As far as the shouting bit is concerned my OH said his reaction was to half tell her off and half hug her! He was also paranoid because he gave her a telling off at the Peaks meet for really snapping at Poo Lucy and he felt really bad for doing it as has never told her off before, so thought she was getting her own back by running away from him! 
We will take your advice and do all the praise and treats etc, that has always worked for me in the past. 
She is really testing the boundaries at the moment, little sod got a mouth full of solid insulation filler foam last night (we were visiting our new house which is a building site at mo).
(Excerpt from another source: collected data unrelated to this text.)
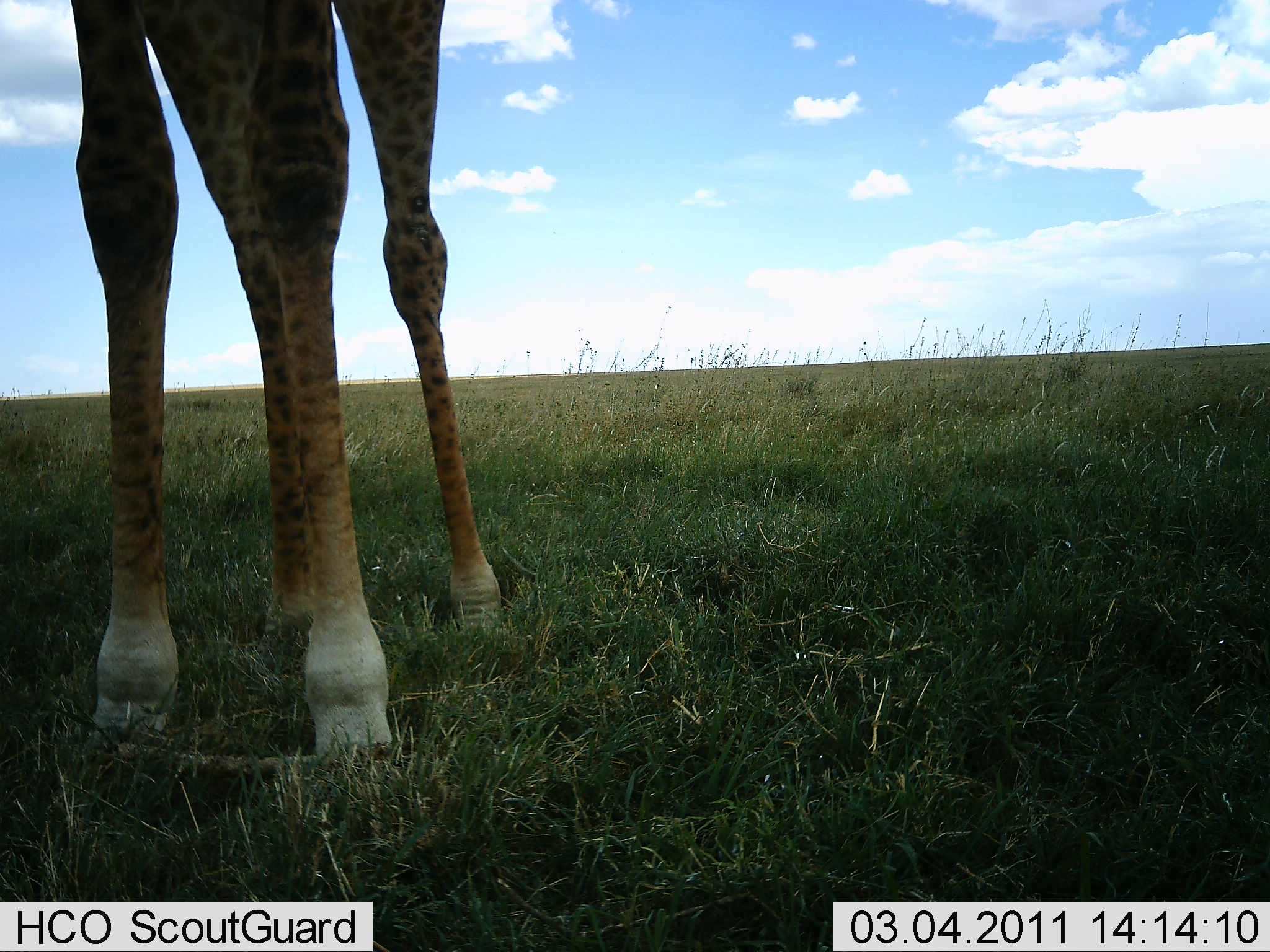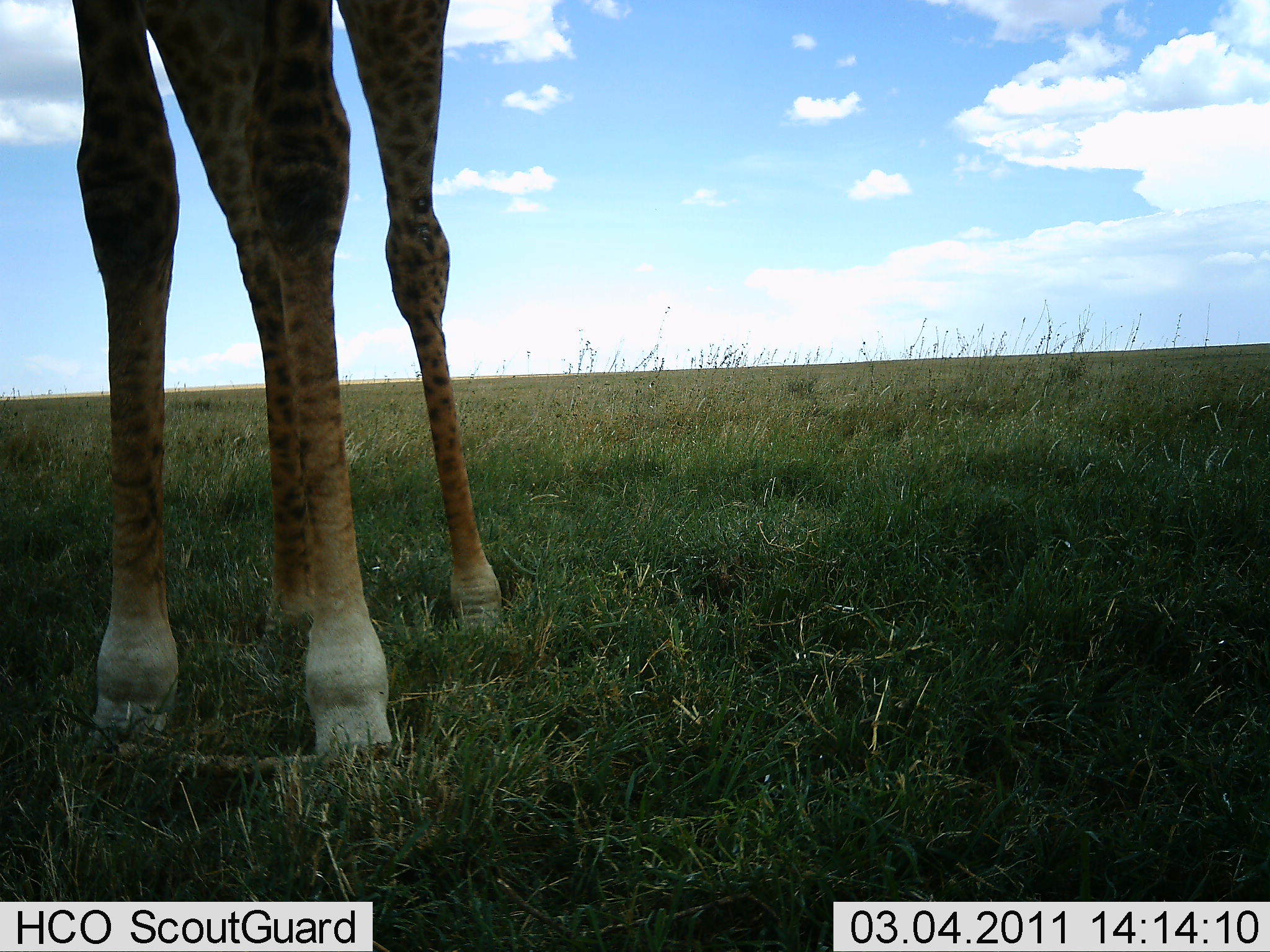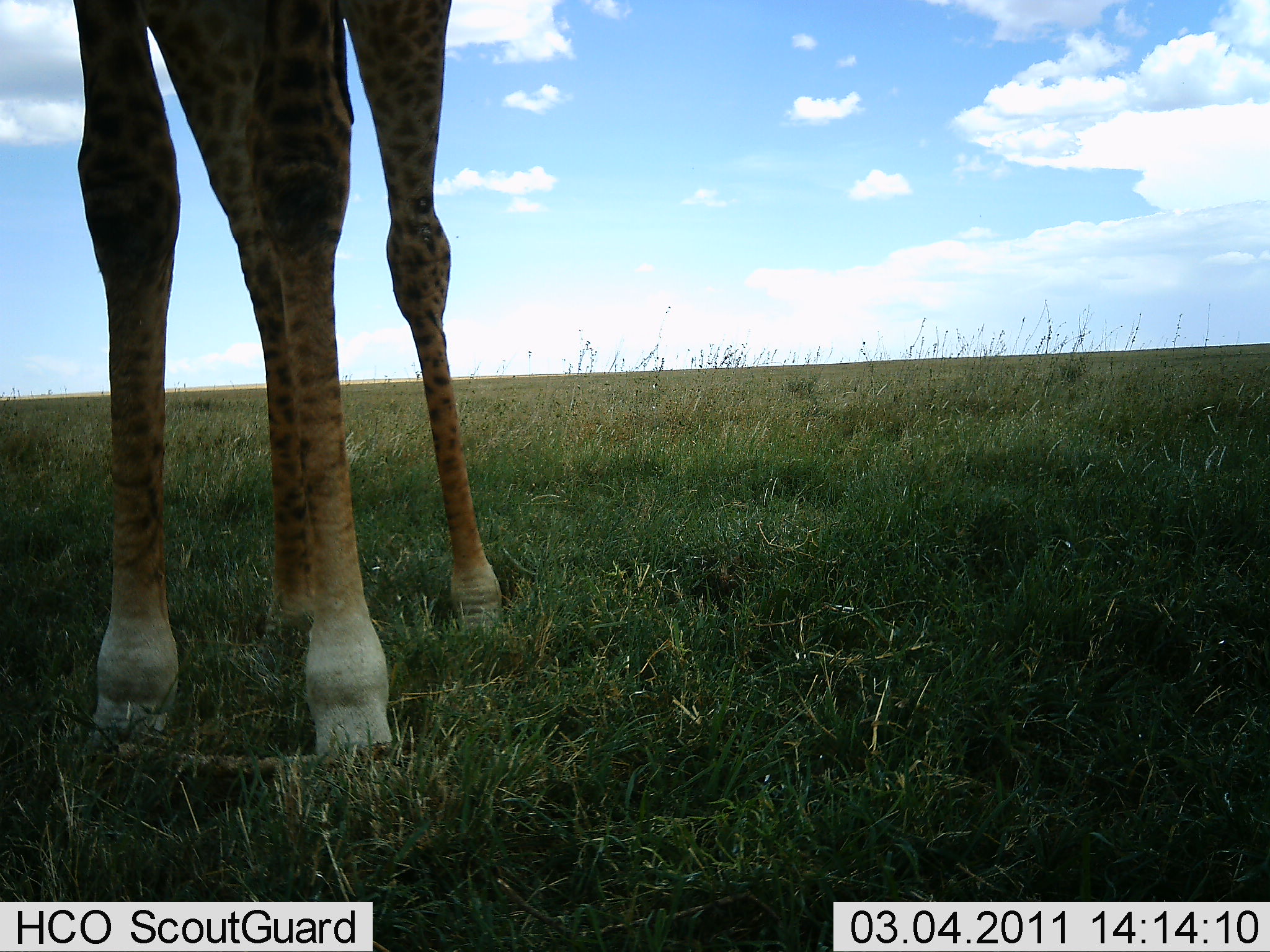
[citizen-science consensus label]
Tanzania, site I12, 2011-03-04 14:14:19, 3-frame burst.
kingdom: Animalia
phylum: Chordata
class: Mammalia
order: Artiodactyla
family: Giraffidae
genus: Giraffa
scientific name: Giraffa camelopardalis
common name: giraffe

She wouldn't come or drop it, in the end my daughter did what Lynne has said and sat down and she came over and we managed to get it out of her mouth. So emergency vet visit, but all was fine because she didn't chew it


----------



## Duckdog (Jul 23, 2012)

tessybear said:


> I think most of us have had at least one scary incident with our poos. Dexter bolted after a fox in broad daylight once. No amount of calling made any difference, he was on a mission. Fortunately the fox stopped at the main road and climbed a fence instead but he wouldn't have hesitated to run across it.


Yep Binky has just discovered squirrels and I am convinced she would do the same thing as Dexter.


----------



## Duckdog (Jul 23, 2012)

wellerfeller said:


> Oh no! Glad Binky is unharmed. This sounds very similar to the problem Clare had with Obi recently, I think she went back to lots of recall training but not sure. Worth asking her!


Clare must have heard you!


----------



## Duckdog (Jul 23, 2012)

Lozzie said:


> Oh dear Miss Binky Boo!! Glad she's safe and well though! Might be an adolecance thing too- she's the right age for all that naughtiness!! I'm sure you'll get her back on track in no time


I have only recently come out of the teenage hideousness with my daughter, and now having to go through it all again with the dog! Still at least no borrowing my clothes without asking, underage drinking and staying out past her curfew....yet


----------



## Duckdog (Jul 23, 2012)

Nanci said:


> This is my worst nightmare . . and why I have not let them off lead but once . . in an enclosed large area. Carley jumped out of my car this week . . in the pouring rain and bolted down the street. I did not chase her as it is fruitless, I stayed with my car and continued to intermittently call her . . she eventually came back on her own . . and in her own good time. I was shaking with anger and fear . . never spoke a word of anger to her, just thanked the good Lord she was ok and will not make that mistake again!!
> In honesty there are absolutely no areas here to let them off lead . . but if we EVER sell our house, there are areas in Ohio I can take them. IF we get the house we have an offier on, we have a hugh field off our back yard I plan to use whistle training for. They will come to the whistle if offered treats, but I did not have my whistle when Carley escaped from the car! Have Mercy . . We do so love our poos, but they can test your nerves for sure!!!


Blimey what a fright you must have had!! You did the right thing in not chasing as they just think it is a game and then not being cross too..as hard as it is!
Whistle is a thought actually, as Binky responds to anyone in the park who has one..it may just be the jolt that brings her up short mid run.
I do hope you get your new house...fingers crossed, sounds fantastic!


----------



## Jayded (Apr 5, 2013)

lol of course I immediately snapped to a quick visual of a poo in heels and a scarf!

Sent from Petguide.com Free App


----------



## Duckdog (Jul 23, 2012)

Jayded said:


> lol of course I immediately snapped to a quick visual of a poo in heels and a scarf!
> 
> Sent from Petguide.com Free App


----------



## DB1 (Jan 20, 2012)

I've only had one similar moment when Dudley chased a cat off a small green area and down a street, he came back when it jumped over a wall, I just don't let him off there anymore. Luckily our large recreation ground is pretty much enclosed, I really ought to go back to the long line for a while again as he has been ignoring me a bit too much recently, and I know when he chases anything he runs until he realises he can't catch it, usually birds which is fine as eventually they fly away. Keep thinking I may call a local trainer for a few one to ones as well.


----------